Works have begun on liquefaction facilities linked to the Hydrogen Energy Supply Chain (HESC) project at Port Hastings, Victoria, which the government says has the potential to create A$2 billion in exports for Australia.
On the other side of Australia, Fortescue Metals recently partnered with CSIRO on hydrogen technologies to support the development of new industries, create jobs and pave the way for low emissions export opportunities for the country.
Hydrogen production operations for the pilot phase of HSEC have been established at the AGL Loy Yang mine, with operations leveraging existing coal gasification technologies adapted specifically for Victorian brown coal. Hydrogen will then be transported to a liquefaction and loading terminal at the Port of Hastings Victoria, Australia.
“Once converted to liquid, hydrogen will be shipped to Japan using a world-first, innovative liquefied hydrogen carrier, purpose built for hydrogen transport,” the HESC said.
Australia’s Minister for Resources and Northern Australia, Matt Canavan, said today’s sod turn symbolised new job and investment opportunities for the region, as well as the nation.
“Australia is well placed to become a global leader in hydrogen production and this pilot project is a crucial step towards making this vision a reality. The Australian and Victorian Governments have committed A$50 million each to the A$500 million project, which is also supported by the Japanese Government and Japanese industry,” he said.
“This project promises to be of huge benefit to both nations and particularly the state of Victoria, which has the opportunity to develop an alternative and value-adding use of its abundant brown coal reserves in the Latrobe Valley.
“The use of hydrogen is part of Japan’s vision of a clean energy future and any emissions from the pilot project will be fully offset, with commercial scale operations required to use carbon capture and storage to ensure a low emission source of hydrogen.”
Minister for Trade, Tourism and Investment, Simon Birmingham, said the project was the first of its kind in Australia and was built on the strong and long-standing trade partnership between Australia and Japan.
“This pilot project is the first step in creating a commercial scale hydrogen supply chain which could lead to billions of dollars in export earnings for Australia and help Japan meet its strategic energy targets for 2030 and beyond,” he said.
“As global demand for hydrogen continues to grow, strategic investments such as this one have the potential to turn Australia into a major global exporter of hydrogen, particularly to countries such as Japan and South Korea.
“Australia has long been a reliable supplier of energy needs and there is no doubt that we are uniquely placed to continue to meet those global needs by becoming a leader in hydrogen energy. Future commercial scale operations in the Latrobe Valley and around the country will help transform Australia into a hydrogen powerhouse, delivering significant economic benefits and thousands of extra jobs for Australians.”
For funding purposes, the pilot phase is split into different delivery portions – a Japanese funded portion and an Australia funded portion.

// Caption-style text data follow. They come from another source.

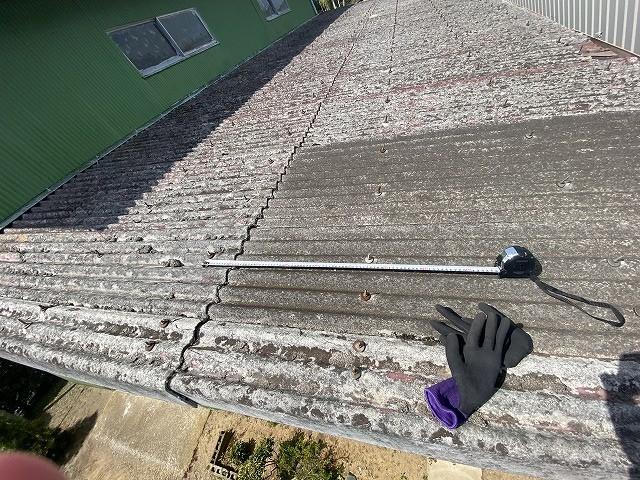 石綿スレートの留め具のピッチをスケールで計測する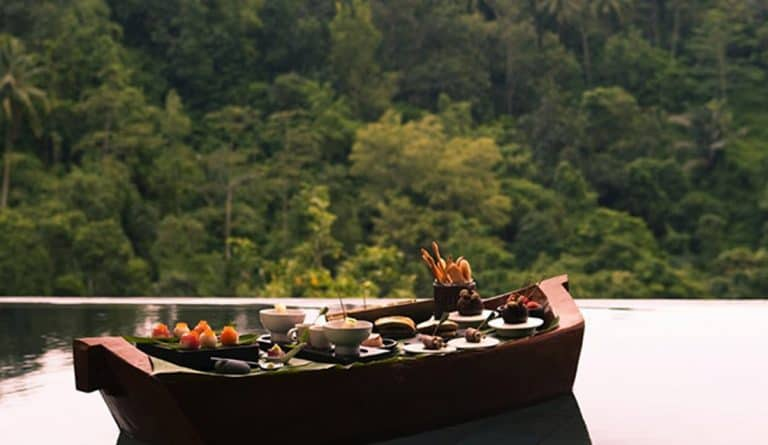 VianPool floating-sunset-sensation-romantic-dinner-hanging-gardens-of-bali-768x445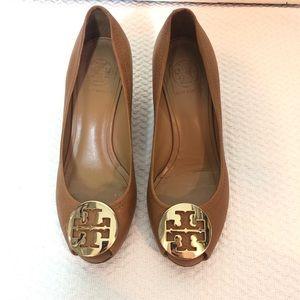 Tory Burch Sally 2 Leather Wedge Heels Camel Gold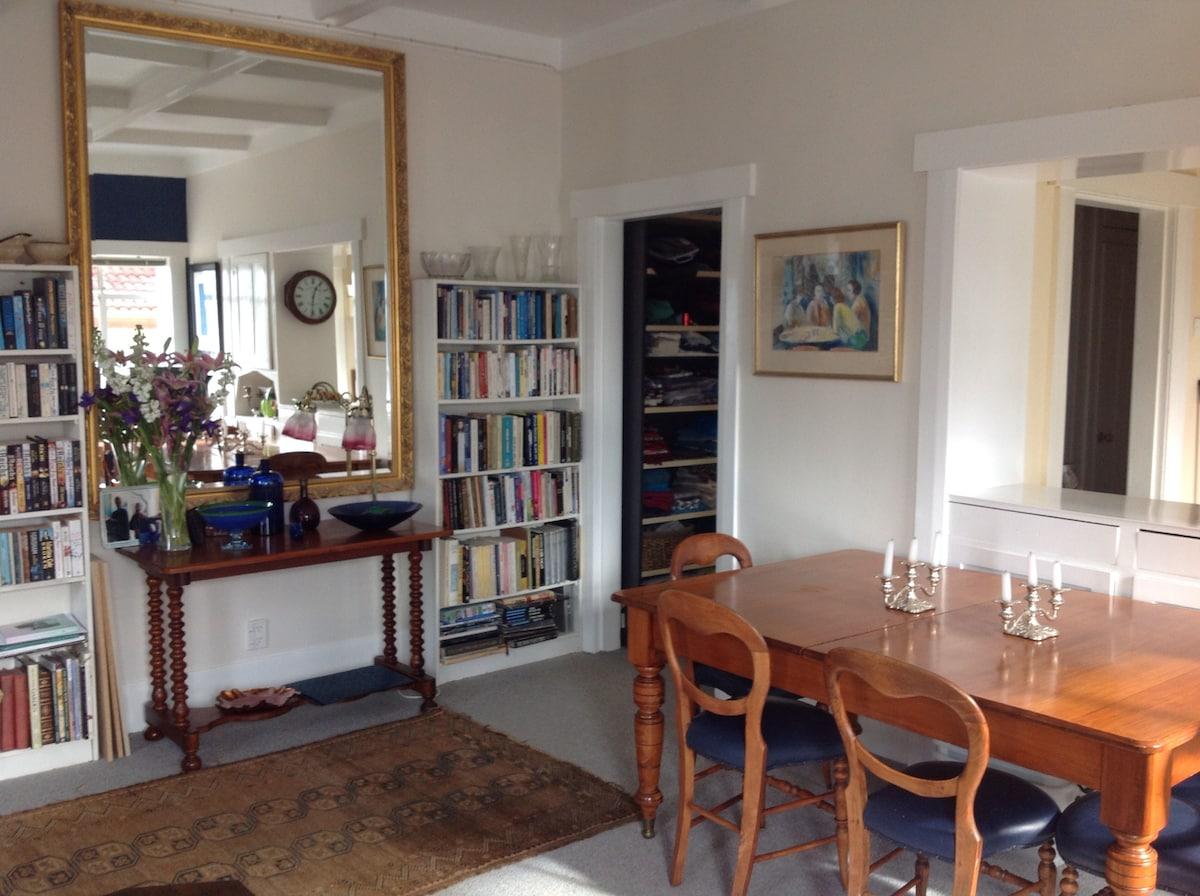 Cozy, quiet room in Art Deco house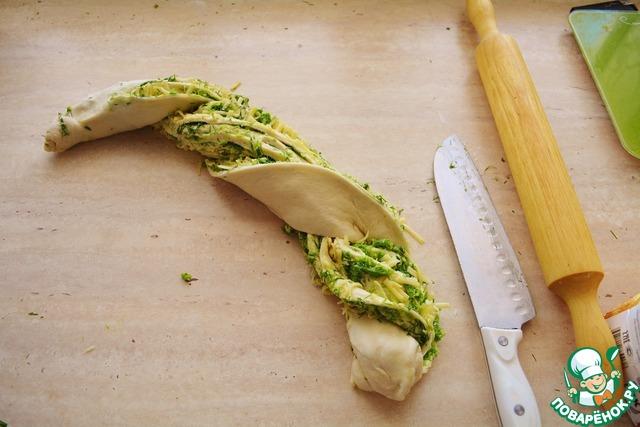 Хлеб с чесночными стрелками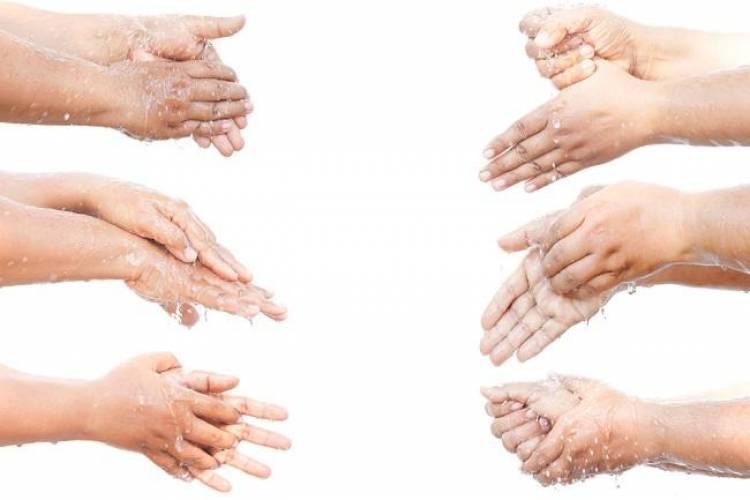 (Literasi Kelas X) Manfaat Cuci Tangan Sebelum Makan Bagi Kesehatan Tubuh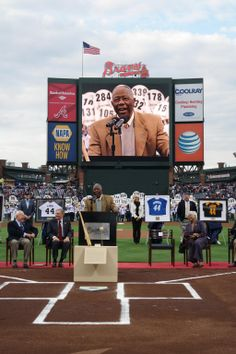 It was such an honor to celebrate @HenryLouisAaron tonight! #Hank715 pic.twitter.com/OkcrAD1p6M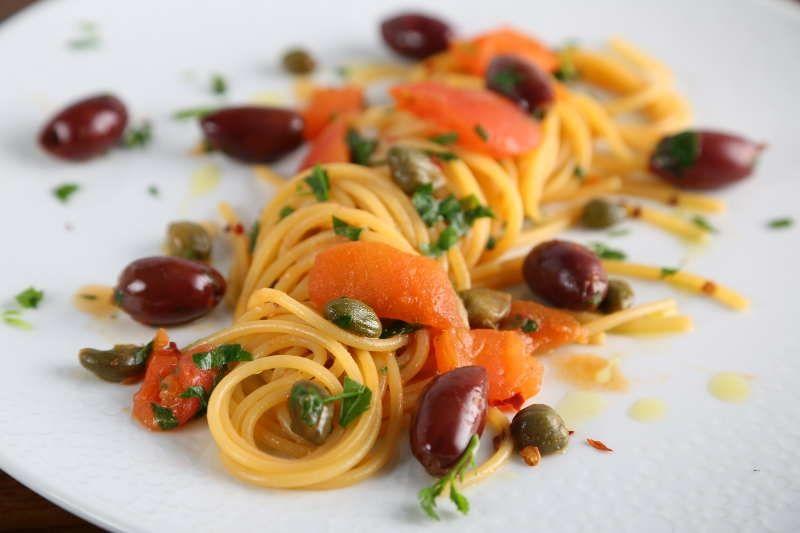 Thick Spaghetti Puttanesca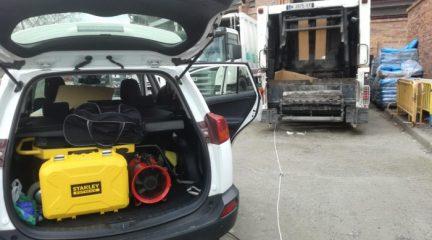 Valdemorillo esteriliza con ozono los vehículos del servicio de recogida de residuos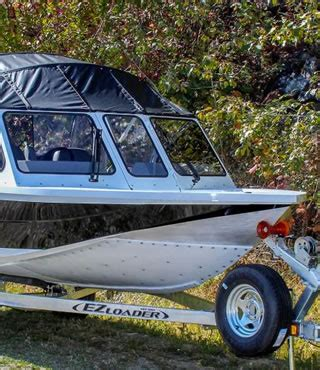 Jet Boat Uhmw by What To Look For When Buying A Used Jet Boat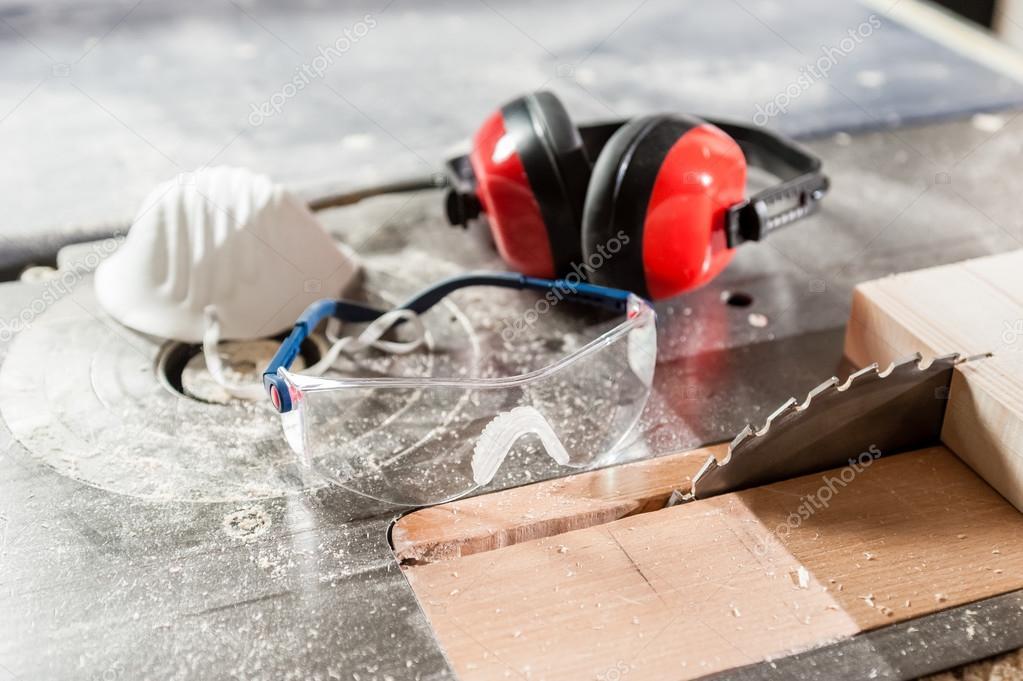 Artes industriales en la fábrica de madera y mesa de sierra circular ...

The Australia funded portion is coordinated by Hydrogen Engineering Australia (HEA), a consortium comprised of project partners including Kawasaki Heavy Industries (KHI), J-POWER, Iwatani Corporation, Marubeni Corporation and AGL. This portion involves refining the hydrogen gas in the Latrobe Valley, transporting it to the Port of Hastings, converting it to liquid and then loading it onto the marine carrier.
The Japan funded portion of the HESC pilot phase is coordinated by the CO2-Free Hydrogen Supply Chain Technology Association (HySTRA), acting on behalf of KHI, J-POWER, Iwatani Corporation and Shell. The Japanese funded portion includes converting brown coal to gas in the Latrobe Valley, transporting liquid hydrogen by sea and then unloading it in Japan.
The HSEC project will be developed in two phases:
- The pilot phase will demonstrate a fully integrated supply chain between Australia and Japan over one year by 2021;
- The decision to proceed to a commercial phase will be made in the 2020s with operations targeted in the 2030s, depending on the successful completion of the pilot phase, regulatory approvals, social licence to operate and hydrogen demand.